Elisa Riedo

Elisa Riedo is an academic in the fields of physics, nanotechnology and engineering. She is a professor at New York University Tandon School of Engineering[1] and is also the director of the picoForce Lab.[2]

Elisa Riedo
Scientific career
FieldsPhysics, Engineering
InstitutionsNew York University

Biography

Riedo received her Ph.D. in physics in a joint program between the University of Milano and the European Synchrotron Radiation Facility in Grenoble, France. She then worked at the École Polytechnique Fédérale de Lausanne (EPFL). In 2003 she was hired as an assistant professor of physics at the Georgia Institute of Technology.[3] From 2016 to summer 2018, she worked as a professor of nanoscience at the CUNY Advanced Science Research Center (ASRC),[4] and a professor of physics at the City College of New York. Since 2018, she has been a professor at the New York University Tandon School of Engineering.

Her research is focused on new scanning probe microscopy based methods to study and fabricate materials and solid/liquid interfaces at the nanoscale. Highlights from her research are the invention of thermochemical nanolithography, the discovery of the exotic viscoelasticity of water at the interface with a solid surface, and the development of new methods to study materials' elasticity and friction with sub-nm resolution. Applications of her work range from fundamental understanding of nanoscale matter to fabrication of the building blocks for the next generation of electronics, biomedical, sensing, and photonics devices.

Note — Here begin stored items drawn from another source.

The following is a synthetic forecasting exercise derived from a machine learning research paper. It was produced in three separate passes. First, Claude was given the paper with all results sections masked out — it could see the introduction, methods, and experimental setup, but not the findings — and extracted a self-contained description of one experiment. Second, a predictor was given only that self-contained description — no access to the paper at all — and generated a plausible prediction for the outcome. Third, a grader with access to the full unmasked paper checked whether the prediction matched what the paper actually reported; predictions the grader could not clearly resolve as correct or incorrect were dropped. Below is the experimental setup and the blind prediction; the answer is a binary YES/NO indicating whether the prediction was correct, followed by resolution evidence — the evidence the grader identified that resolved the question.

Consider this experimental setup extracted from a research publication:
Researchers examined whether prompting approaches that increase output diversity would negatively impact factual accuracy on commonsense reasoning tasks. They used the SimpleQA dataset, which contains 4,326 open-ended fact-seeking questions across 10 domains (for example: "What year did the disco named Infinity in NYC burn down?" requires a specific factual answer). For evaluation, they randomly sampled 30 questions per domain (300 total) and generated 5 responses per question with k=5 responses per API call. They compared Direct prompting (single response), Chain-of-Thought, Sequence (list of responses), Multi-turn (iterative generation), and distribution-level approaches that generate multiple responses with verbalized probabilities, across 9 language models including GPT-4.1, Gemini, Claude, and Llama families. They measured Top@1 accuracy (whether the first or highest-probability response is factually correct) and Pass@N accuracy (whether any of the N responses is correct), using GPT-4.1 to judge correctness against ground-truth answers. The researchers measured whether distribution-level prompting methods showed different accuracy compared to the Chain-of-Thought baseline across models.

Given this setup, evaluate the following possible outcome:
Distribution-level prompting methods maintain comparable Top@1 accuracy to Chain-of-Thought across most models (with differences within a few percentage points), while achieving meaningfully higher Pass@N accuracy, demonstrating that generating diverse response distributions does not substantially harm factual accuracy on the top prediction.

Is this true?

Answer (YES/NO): NO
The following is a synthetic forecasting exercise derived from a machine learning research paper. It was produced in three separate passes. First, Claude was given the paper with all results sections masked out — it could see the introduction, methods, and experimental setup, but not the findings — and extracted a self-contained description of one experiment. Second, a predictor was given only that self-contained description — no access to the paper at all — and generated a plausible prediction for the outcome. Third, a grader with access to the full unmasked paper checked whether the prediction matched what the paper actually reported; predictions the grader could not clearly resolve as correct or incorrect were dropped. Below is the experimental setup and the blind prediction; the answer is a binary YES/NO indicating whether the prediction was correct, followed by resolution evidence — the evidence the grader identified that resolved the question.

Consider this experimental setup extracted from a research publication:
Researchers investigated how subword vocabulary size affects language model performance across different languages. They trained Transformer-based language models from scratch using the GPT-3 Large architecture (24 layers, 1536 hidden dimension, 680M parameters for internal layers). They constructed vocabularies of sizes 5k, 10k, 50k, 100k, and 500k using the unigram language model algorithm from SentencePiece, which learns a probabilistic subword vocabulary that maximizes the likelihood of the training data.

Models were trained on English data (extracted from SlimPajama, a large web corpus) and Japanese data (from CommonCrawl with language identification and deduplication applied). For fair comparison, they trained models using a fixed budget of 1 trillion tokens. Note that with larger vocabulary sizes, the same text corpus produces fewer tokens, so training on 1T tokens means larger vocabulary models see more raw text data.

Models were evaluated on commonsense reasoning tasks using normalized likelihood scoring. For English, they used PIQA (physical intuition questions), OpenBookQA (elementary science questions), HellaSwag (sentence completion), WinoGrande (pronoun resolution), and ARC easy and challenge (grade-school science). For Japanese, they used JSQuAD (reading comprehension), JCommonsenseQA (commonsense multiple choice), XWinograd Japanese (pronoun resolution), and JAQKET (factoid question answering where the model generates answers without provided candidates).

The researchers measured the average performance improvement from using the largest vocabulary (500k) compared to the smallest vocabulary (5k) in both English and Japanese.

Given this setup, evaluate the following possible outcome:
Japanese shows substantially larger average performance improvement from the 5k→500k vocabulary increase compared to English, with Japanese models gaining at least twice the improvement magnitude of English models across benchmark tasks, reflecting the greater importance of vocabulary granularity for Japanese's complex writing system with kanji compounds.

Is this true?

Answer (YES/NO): YES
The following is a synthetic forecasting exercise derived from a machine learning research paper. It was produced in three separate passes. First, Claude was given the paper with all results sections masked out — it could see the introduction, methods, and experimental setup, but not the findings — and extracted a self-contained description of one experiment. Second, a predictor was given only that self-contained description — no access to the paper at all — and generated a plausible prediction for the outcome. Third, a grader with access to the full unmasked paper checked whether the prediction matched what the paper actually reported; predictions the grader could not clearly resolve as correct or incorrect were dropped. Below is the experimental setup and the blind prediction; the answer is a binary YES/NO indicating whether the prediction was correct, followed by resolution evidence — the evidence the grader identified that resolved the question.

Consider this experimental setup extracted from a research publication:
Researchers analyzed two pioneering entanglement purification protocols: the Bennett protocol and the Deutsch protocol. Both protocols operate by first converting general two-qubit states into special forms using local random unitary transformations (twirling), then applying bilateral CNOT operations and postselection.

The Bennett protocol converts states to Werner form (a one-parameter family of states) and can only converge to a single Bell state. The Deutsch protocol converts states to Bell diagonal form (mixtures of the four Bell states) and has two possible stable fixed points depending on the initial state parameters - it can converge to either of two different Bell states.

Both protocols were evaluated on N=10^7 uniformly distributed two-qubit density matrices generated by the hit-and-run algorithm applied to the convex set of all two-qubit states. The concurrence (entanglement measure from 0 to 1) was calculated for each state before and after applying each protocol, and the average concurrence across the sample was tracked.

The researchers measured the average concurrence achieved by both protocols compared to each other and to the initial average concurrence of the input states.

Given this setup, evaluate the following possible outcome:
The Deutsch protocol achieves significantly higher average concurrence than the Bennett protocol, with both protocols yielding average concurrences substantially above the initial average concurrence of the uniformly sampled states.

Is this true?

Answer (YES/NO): NO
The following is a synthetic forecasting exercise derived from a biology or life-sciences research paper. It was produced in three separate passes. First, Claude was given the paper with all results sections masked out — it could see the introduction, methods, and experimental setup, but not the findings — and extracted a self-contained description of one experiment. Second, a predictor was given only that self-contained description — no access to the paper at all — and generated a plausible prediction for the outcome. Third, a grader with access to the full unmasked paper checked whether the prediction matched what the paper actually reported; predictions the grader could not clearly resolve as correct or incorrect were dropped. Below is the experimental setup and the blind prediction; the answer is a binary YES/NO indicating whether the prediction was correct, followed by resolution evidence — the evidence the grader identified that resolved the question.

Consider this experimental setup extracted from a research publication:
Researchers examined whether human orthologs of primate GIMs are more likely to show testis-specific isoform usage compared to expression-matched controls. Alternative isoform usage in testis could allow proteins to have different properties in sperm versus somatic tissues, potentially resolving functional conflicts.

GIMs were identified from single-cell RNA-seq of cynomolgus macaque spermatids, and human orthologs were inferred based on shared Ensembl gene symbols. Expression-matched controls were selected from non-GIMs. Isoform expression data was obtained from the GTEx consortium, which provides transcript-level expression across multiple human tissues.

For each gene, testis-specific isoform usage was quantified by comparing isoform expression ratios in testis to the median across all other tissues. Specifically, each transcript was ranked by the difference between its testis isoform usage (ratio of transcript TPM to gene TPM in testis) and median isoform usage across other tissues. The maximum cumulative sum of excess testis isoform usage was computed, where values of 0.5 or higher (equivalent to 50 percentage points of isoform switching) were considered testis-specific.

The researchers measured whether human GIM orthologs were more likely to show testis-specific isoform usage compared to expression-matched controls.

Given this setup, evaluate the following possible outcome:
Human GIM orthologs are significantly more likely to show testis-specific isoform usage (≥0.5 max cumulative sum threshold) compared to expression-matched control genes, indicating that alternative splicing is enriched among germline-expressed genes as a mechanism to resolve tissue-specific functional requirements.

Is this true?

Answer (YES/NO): YES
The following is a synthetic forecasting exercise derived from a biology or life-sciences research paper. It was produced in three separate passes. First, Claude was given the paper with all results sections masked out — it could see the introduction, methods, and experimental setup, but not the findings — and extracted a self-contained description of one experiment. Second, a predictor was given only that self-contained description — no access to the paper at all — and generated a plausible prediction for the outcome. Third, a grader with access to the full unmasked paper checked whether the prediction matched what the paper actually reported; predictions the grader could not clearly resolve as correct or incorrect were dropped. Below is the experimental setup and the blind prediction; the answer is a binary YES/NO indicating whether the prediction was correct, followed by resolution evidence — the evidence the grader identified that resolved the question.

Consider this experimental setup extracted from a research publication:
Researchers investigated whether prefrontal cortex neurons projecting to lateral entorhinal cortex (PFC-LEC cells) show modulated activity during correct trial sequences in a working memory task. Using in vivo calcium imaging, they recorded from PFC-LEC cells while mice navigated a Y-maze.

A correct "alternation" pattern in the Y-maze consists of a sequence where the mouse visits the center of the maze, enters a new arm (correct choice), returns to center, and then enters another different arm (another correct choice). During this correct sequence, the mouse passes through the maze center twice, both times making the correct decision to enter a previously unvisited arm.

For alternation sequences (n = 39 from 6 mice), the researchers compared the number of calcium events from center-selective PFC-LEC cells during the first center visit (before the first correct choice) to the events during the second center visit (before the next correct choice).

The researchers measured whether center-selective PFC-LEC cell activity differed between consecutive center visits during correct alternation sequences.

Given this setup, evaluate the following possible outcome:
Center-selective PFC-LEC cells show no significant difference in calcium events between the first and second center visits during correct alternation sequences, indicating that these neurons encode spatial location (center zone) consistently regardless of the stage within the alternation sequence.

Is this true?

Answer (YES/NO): YES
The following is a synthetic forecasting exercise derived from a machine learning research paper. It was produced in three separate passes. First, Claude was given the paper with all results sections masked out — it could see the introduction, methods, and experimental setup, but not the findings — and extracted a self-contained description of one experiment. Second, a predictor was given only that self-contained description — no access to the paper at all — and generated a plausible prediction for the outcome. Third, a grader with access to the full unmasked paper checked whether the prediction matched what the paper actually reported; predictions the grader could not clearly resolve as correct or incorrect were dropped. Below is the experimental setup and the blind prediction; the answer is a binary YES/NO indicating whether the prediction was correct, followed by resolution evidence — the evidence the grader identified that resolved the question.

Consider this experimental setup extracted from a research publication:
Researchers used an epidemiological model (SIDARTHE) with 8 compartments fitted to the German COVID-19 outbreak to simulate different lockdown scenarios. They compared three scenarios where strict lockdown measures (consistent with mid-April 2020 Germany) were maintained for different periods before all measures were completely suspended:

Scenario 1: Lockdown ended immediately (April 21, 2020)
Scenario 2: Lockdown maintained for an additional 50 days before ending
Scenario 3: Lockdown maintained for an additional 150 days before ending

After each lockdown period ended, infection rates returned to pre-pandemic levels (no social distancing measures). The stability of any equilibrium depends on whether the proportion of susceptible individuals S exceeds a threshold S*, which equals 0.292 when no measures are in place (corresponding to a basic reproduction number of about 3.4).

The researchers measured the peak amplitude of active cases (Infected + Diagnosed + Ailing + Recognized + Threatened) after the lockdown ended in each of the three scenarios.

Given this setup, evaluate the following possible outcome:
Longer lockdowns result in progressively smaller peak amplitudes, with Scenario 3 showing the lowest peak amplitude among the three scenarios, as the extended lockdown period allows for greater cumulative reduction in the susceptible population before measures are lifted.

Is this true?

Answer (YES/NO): NO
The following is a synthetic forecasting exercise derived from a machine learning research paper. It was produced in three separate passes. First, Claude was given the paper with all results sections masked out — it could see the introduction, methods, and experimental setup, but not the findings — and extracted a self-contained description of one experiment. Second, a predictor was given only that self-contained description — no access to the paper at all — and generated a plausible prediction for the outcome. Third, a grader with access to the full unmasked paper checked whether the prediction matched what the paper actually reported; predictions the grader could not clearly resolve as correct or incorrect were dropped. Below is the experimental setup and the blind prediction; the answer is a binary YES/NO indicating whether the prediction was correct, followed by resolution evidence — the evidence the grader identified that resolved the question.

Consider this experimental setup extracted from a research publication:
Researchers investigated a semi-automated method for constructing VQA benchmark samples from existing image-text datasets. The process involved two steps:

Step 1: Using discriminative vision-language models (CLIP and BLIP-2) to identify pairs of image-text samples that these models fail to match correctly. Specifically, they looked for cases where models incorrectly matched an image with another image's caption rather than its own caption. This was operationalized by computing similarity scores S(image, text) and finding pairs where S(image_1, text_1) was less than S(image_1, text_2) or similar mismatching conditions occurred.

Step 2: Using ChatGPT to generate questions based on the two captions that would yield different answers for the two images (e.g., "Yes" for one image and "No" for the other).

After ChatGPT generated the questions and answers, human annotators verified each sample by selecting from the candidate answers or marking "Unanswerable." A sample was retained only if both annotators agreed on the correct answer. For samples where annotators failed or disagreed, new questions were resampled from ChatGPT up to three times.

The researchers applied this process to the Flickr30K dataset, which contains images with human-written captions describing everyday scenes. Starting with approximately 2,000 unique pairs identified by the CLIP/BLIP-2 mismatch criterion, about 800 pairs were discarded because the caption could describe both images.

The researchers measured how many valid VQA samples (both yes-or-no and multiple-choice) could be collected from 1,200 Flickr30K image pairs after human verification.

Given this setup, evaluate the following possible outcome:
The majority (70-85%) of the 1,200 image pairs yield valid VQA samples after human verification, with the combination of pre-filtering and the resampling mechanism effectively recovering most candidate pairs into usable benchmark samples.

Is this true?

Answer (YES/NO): NO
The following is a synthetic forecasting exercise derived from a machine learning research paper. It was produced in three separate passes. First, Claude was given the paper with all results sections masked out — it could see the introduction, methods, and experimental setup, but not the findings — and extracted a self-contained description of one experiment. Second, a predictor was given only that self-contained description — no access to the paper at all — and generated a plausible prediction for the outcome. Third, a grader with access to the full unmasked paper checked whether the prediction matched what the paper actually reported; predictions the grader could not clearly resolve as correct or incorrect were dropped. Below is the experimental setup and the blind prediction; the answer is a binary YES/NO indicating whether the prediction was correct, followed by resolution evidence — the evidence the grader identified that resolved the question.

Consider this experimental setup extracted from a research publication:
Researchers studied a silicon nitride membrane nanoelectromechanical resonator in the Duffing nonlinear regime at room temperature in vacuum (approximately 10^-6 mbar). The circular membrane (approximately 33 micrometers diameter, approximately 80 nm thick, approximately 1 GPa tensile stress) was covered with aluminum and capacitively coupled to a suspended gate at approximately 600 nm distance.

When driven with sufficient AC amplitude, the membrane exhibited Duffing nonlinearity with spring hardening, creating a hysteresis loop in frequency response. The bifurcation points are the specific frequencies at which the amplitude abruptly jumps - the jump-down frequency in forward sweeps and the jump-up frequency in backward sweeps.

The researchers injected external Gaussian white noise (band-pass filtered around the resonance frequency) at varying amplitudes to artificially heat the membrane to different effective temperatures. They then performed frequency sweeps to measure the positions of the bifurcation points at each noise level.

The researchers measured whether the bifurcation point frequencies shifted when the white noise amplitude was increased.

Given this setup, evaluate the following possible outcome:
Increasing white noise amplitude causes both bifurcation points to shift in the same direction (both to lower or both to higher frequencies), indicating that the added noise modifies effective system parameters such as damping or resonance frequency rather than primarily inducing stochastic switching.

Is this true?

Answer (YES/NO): YES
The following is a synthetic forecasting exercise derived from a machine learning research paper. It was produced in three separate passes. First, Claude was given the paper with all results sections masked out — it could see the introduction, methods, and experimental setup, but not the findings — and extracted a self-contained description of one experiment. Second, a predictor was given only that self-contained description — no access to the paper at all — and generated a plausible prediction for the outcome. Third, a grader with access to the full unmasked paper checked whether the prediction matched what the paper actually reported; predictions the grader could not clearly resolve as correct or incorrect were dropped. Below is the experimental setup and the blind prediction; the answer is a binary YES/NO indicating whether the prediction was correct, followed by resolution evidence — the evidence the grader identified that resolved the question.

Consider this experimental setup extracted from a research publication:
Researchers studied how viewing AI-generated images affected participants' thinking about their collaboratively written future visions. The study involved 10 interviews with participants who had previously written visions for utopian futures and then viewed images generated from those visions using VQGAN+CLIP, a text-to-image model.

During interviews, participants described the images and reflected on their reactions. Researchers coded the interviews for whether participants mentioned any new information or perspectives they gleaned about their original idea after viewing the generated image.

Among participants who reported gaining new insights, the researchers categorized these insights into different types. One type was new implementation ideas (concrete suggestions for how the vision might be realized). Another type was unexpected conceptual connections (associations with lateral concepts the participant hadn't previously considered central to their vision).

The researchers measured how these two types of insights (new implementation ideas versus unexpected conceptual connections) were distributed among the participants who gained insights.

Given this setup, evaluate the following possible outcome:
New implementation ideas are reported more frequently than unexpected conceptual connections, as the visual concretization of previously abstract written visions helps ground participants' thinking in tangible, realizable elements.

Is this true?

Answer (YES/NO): NO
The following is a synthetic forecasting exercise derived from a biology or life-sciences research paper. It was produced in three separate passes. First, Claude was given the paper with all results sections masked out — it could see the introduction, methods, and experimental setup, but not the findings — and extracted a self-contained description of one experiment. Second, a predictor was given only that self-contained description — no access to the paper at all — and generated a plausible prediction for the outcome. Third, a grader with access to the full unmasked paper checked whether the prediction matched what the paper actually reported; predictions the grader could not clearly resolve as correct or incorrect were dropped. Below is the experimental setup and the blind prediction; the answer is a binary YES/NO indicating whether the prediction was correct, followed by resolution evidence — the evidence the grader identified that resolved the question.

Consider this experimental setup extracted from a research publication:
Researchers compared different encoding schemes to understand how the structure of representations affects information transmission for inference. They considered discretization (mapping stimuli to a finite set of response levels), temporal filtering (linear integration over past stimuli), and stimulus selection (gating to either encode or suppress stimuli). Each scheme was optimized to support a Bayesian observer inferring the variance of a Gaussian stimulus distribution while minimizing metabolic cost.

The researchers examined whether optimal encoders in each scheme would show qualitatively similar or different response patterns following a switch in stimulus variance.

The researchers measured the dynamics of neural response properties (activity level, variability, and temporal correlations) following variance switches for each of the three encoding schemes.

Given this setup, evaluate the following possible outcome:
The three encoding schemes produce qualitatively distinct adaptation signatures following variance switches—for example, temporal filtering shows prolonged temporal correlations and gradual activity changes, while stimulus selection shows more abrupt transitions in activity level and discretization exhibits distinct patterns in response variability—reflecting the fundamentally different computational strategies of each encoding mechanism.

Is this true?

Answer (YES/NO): NO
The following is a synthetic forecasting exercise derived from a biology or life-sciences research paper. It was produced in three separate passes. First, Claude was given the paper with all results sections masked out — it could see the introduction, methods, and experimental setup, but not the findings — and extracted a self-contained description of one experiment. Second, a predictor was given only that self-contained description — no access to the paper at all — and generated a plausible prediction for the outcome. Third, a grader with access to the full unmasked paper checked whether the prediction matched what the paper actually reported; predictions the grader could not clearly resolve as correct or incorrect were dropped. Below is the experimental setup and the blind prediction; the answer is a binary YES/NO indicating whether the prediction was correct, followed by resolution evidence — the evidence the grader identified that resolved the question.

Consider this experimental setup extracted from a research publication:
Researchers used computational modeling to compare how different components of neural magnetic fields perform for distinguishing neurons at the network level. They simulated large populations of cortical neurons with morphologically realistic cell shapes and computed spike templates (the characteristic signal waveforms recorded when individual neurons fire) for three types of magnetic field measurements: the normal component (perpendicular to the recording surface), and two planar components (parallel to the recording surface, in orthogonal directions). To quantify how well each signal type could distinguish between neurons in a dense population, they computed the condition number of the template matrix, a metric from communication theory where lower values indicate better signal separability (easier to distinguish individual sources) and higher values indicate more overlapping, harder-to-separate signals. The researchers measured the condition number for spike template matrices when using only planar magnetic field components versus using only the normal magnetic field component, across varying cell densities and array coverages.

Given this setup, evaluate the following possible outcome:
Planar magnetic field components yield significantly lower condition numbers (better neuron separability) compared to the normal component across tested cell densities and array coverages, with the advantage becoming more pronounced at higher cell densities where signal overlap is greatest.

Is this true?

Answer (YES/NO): NO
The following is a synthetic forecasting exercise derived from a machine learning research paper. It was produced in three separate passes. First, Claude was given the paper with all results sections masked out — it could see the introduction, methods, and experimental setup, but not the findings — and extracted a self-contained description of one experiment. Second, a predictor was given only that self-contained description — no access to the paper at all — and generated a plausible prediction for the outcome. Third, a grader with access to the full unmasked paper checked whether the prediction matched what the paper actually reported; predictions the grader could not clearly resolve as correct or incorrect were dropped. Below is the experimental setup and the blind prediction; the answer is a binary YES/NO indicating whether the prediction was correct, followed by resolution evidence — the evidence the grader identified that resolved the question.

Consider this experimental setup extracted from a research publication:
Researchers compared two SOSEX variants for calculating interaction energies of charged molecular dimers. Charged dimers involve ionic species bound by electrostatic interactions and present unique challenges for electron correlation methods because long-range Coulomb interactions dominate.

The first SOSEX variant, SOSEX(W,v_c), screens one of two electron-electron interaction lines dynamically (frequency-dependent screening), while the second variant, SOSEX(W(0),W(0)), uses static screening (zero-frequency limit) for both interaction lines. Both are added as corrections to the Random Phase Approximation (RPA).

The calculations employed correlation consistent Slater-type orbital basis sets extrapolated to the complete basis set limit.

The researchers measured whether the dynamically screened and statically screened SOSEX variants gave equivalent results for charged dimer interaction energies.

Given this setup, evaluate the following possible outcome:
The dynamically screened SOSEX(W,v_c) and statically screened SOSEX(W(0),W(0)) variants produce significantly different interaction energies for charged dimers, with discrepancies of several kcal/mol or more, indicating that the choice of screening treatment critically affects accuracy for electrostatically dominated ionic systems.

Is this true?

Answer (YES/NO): YES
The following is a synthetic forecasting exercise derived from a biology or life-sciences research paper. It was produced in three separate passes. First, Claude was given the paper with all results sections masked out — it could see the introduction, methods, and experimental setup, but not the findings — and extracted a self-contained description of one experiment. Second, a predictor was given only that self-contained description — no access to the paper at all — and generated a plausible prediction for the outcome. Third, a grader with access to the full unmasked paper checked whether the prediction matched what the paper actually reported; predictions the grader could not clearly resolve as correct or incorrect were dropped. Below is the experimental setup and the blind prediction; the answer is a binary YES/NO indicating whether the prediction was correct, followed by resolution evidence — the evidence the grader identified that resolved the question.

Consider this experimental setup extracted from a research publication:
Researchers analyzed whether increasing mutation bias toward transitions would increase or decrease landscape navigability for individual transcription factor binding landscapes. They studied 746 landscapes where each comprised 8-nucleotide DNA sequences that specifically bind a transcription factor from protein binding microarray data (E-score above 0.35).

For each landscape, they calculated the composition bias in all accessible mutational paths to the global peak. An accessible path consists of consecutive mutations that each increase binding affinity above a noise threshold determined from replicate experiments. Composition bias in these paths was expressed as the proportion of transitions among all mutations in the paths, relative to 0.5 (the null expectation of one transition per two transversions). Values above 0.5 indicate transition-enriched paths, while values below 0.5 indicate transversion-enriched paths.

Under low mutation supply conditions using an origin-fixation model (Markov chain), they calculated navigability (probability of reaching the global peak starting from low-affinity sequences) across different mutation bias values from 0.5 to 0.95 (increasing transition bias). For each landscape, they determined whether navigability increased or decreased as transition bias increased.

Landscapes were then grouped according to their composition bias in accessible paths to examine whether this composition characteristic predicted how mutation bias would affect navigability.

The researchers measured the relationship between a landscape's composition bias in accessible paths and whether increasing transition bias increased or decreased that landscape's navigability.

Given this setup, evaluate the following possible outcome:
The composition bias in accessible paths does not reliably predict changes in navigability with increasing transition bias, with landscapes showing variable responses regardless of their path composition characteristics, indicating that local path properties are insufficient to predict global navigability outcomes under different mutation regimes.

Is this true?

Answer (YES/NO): NO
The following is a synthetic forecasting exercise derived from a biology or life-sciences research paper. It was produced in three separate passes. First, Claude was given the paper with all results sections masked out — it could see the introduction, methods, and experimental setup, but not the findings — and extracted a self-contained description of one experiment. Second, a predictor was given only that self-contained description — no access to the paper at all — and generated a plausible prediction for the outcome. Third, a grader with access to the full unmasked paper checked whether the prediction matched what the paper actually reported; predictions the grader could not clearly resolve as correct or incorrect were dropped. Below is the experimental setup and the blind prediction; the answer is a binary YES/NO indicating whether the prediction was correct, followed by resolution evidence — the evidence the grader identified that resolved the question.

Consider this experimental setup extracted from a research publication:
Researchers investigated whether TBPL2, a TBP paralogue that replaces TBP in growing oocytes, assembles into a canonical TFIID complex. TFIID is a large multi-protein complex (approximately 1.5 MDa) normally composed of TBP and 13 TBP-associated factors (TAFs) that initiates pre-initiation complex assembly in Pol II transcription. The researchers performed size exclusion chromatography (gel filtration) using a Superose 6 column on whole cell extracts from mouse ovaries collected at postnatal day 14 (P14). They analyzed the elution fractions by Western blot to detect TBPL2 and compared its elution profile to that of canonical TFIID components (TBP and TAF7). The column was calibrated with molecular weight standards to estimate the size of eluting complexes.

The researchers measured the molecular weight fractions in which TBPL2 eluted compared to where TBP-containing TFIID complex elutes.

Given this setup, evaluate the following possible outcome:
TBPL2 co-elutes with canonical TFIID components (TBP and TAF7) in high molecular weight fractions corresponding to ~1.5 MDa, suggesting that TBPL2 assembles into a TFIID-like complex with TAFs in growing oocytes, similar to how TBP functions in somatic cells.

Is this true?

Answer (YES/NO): NO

In 2013, Riedo was elected an American Physical Society Fellow for her atomic force microscopy studies of nanoscale friction, liquid structure and nanotube elasticity, and the invention of thermochemical nanolithography.[1][5]

References

  1. "Elisa Riedo". NYU Tandon School of Engineering. Retrieved 2020-07-31.
  2. "Elisa Riedo". Picoforce Lab. Retrieved 2020-07-31.
  3. "picoForce Laboratory". riedo.gatech.edu. Retrieved 2020-07-31.
  4. "Elisa Riedo newest faculty member with CUNY ASRC's Nanoscience Initiative". The Graduate Center, City University of New York. 2015-07-01. Retrieved 2020-07-31.
  5. "Congratulations APS Fellows and NSF CAREER Proposals!". School of Physics. 2013-12-10. Retrieved 2020-07-31.